- **Extracted text**
--

Endangered Species: The School Photographer?!
LatestWhat would the schoolyear be without the day of awkward smiling against circa-75 backdrops? Without those robe-neckline portraits? Without the record of humiliation to keep us humble? We’re about to find out – fasten your seatbelts:
According to a heartbreaking and alarming piece in today’s “Styles” section, the itinerant school photographer is a dying breed. Quoth the Gray Lady,
About 5 to 10 years ago, class photos and individual student portraits were reflexive purchases for parents. Those 4-by-6 and 8-by-10 prints were the visual equivalents of the notches made on door frames to show how much Junior had grown since last year. Now, more parents are snapping their own digital pictures and declining the products of the pros. It’s a situation akin to the disappearance of the formal engagement and wedding portraits, courtesy of Bachrach, that were once a staple of newspaper society pages.

--

- **Stated exercise**
Please carry on the piece about the vanishing school photographer, starting right after its last sentence.

- **Supplied data**
--

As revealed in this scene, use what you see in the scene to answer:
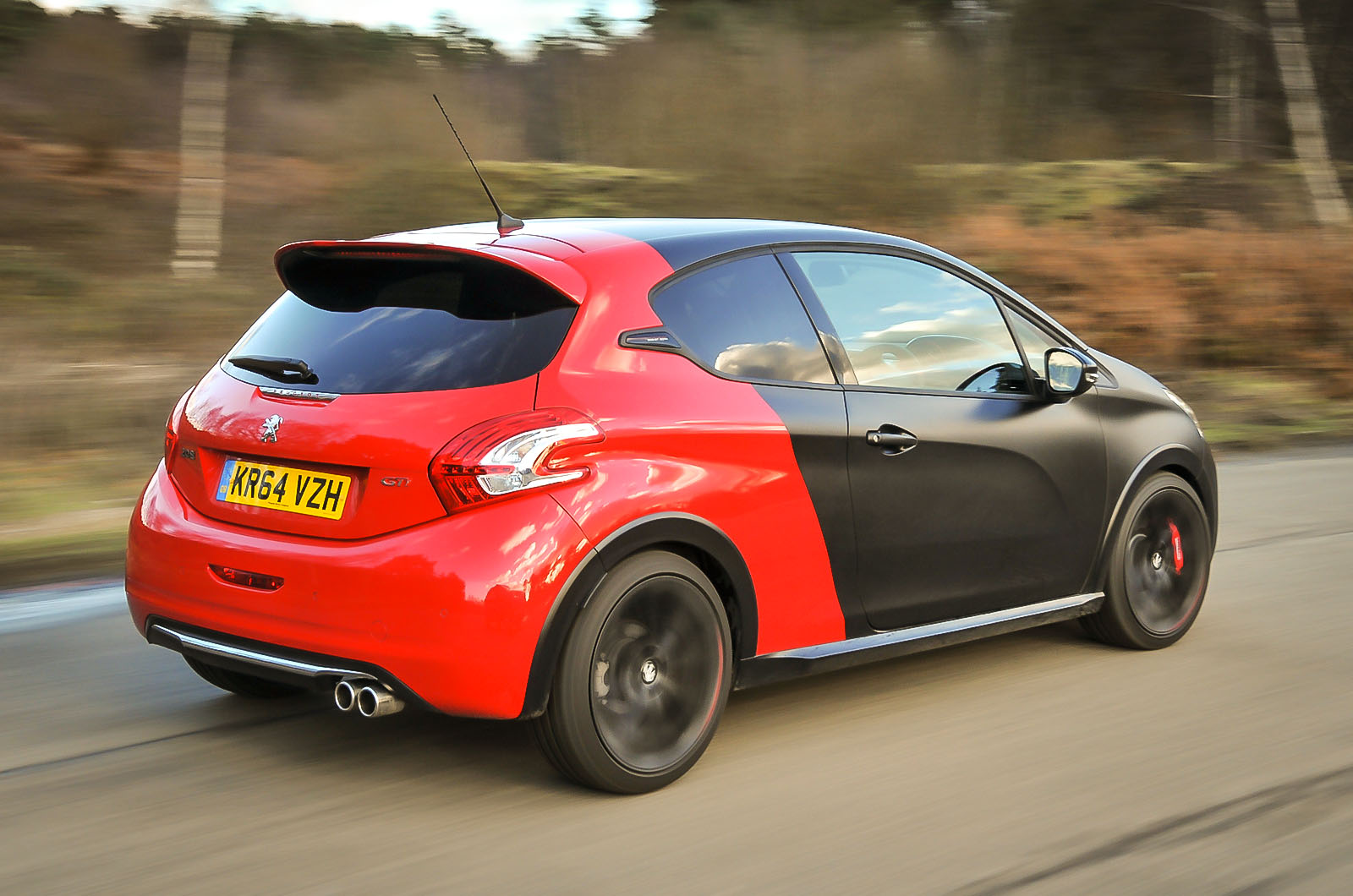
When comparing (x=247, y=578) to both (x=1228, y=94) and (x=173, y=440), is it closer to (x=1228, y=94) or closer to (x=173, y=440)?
(x=173, y=440)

--

- **Task response**
And, I’d argue, the world will be the poorer for it. Because the you your parents snap – relaxed, happy, candid – is a very different one from that immortalized in gaudy 8 x 10.” And the latter, however painful to behold, is a much more accurate measure of how we are in the real world, with our peers, with all the pain and awkwardness that implies. Stylized, sure, but that record – from oblivious to increasingly self-conscious – simply can’t be replicated. (What’s more, I’d be surprised if the 12-15 set really submits to regular portraiture voluntarily. To get a complete record, it probably needs to be mandatory.) The article, too, focuses on the photographers who handle New York’s private schools, and I wonder if other populations are quite so recreationally snap-happy. Not everyone, after all, has a digital camera.
And what of class pictures? I wouldn’t have known how to function without the annual indignity of anchoring the “short kids'” spots on the ends of the rows. Dredging them up, after all, is one of the primary virtues of Facebook.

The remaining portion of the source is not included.